Saved data entries |
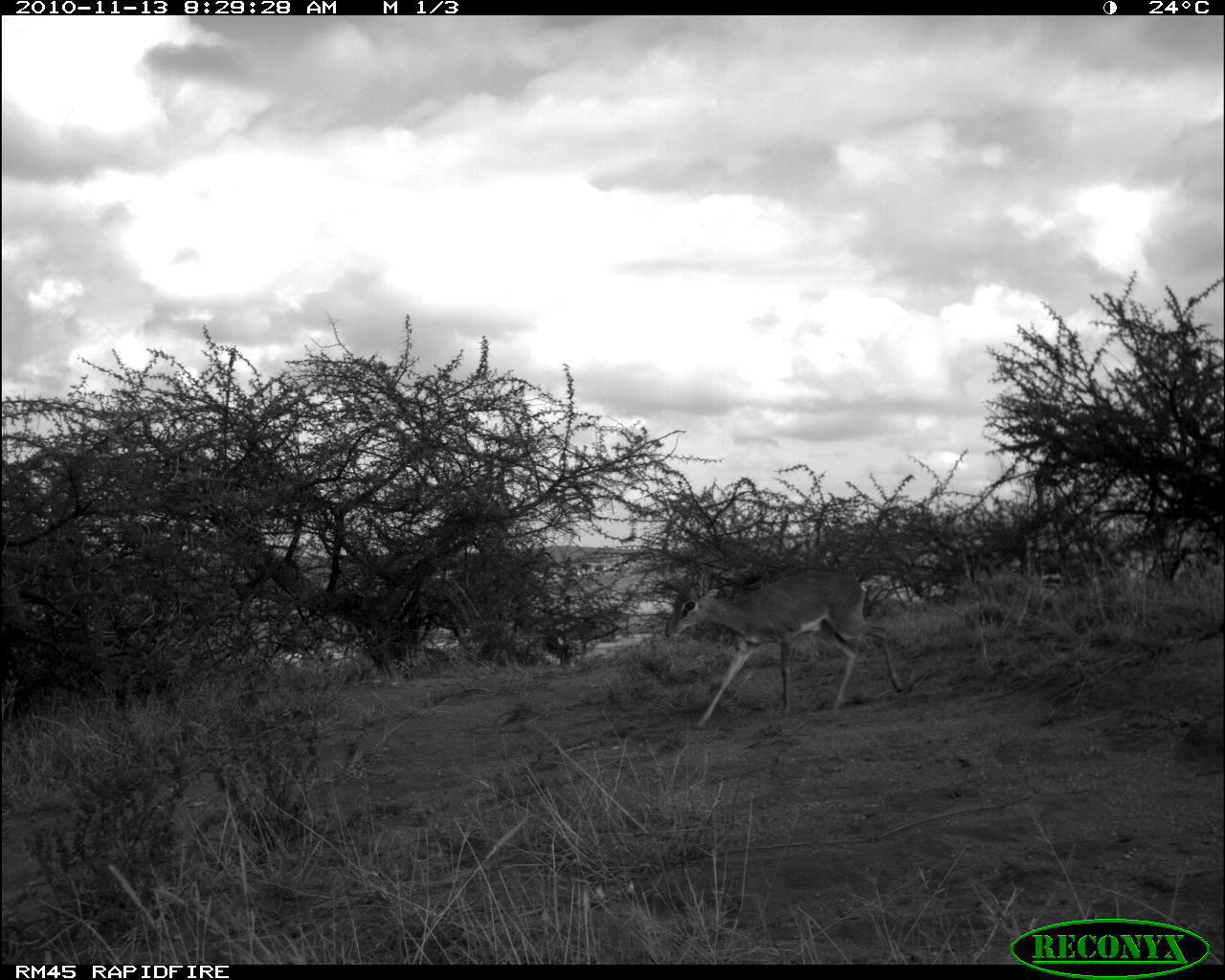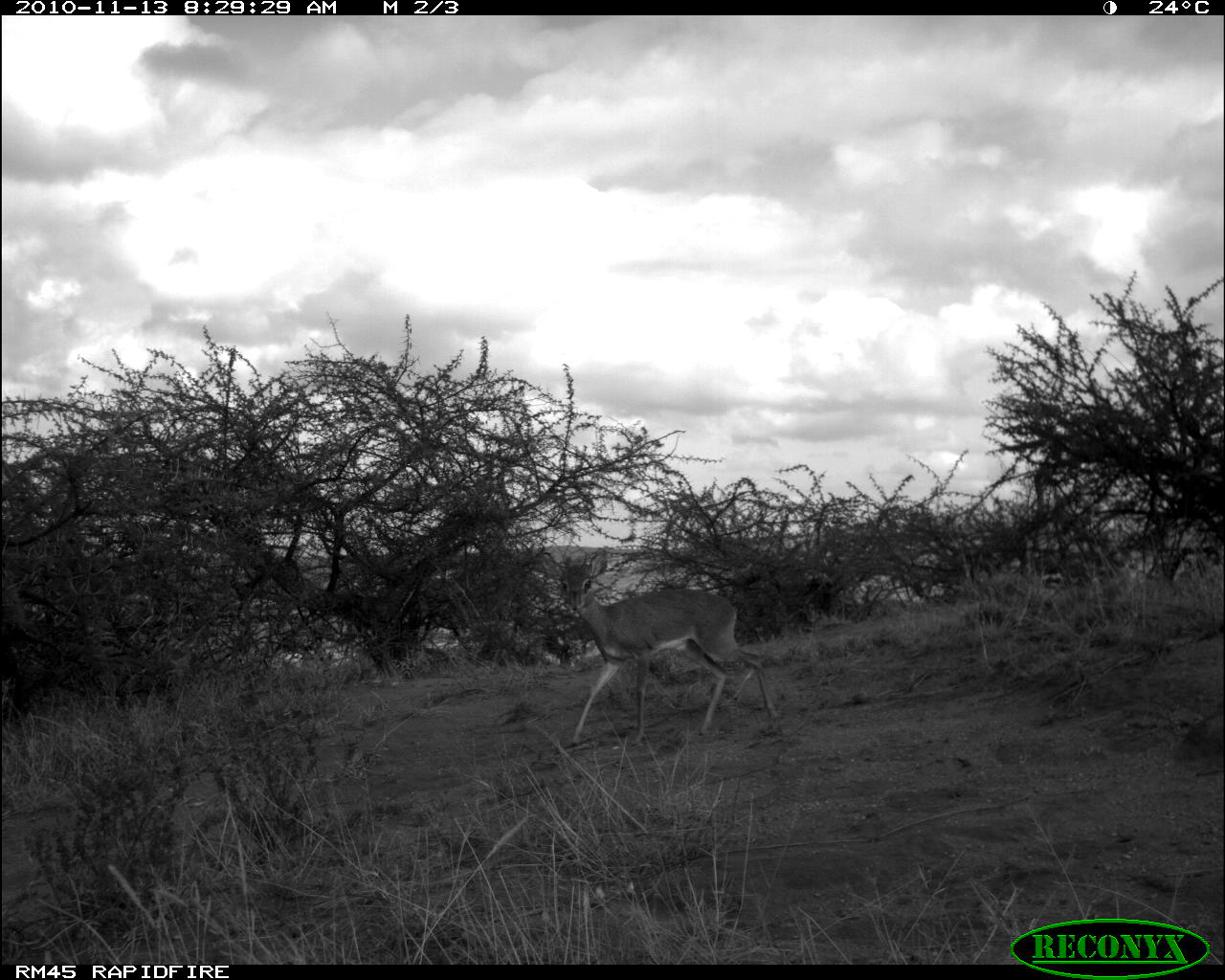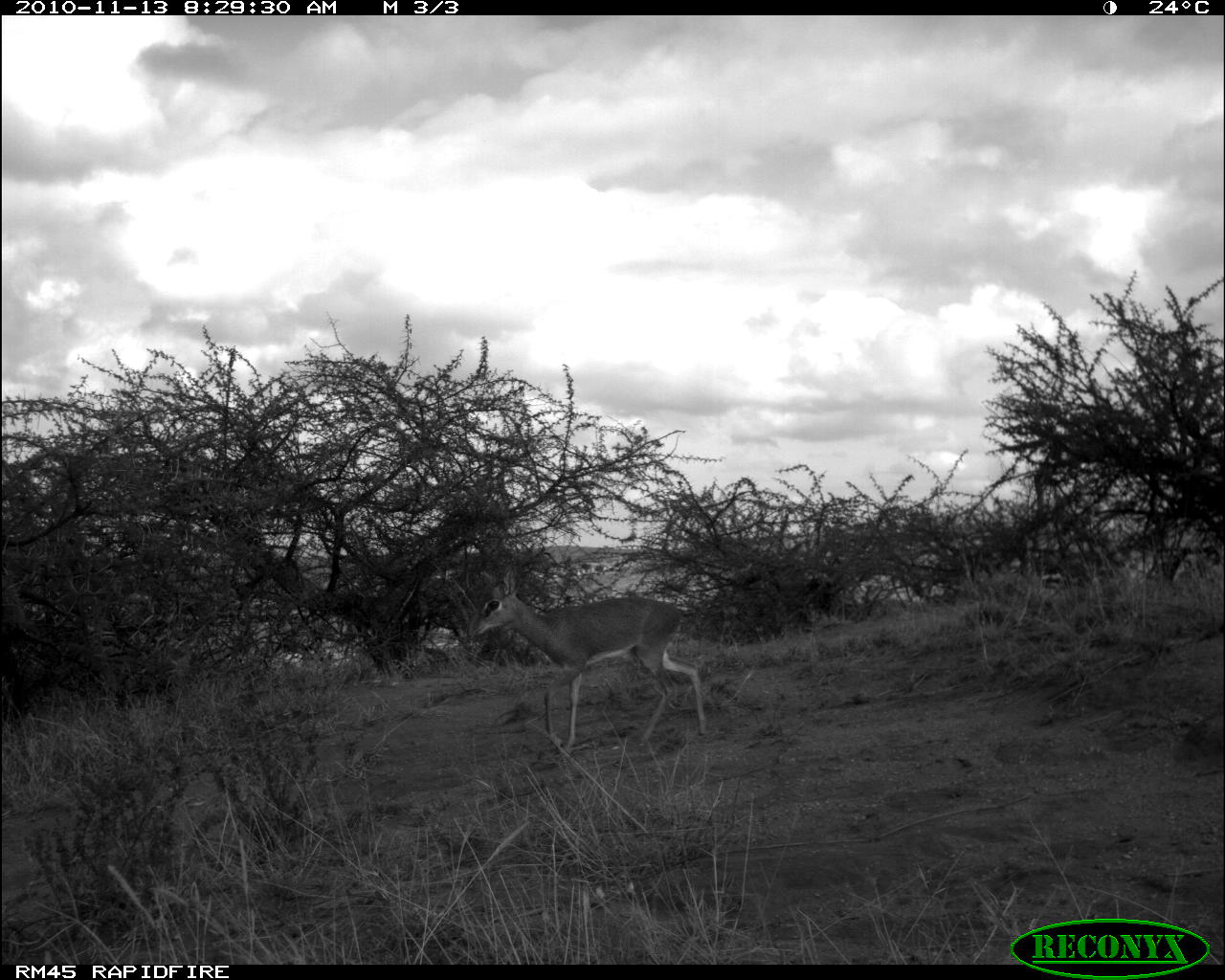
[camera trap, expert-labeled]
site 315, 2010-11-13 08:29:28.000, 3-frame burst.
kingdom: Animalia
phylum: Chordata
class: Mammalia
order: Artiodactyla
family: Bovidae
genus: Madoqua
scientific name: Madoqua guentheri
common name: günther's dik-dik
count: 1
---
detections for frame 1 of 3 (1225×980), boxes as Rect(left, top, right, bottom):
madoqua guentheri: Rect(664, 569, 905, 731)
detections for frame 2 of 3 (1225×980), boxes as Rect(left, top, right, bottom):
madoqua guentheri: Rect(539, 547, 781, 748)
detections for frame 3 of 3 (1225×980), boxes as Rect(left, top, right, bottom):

Task brief |
Leave every picture out and output the records exactly.

Written reply |
[camera trap, expert-labeled]
site 315, 2010-11-13 08:29:28.000, 3-frame burst.
kingdom: Animalia
phylum: Chordata
class: Mammalia
order: Artiodactyla
family: Bovidae
genus: Madoqua
scientific name: Madoqua guentheri
common name: günther's dik-dik
count: 1
---
detections for frame 1 of 3 (1225×980), boxes as Rect(left, top, right, bottom):
madoqua guentheri: Rect(664, 569, 905, 731)
detections for frame 2 of 3 (1225×980), boxes as Rect(left, top, right, bottom):
madoqua guentheri: Rect(539, 547, 781, 748)
detections for frame 3 of 3 (1225×980), boxes as Rect(left, top, right, bottom):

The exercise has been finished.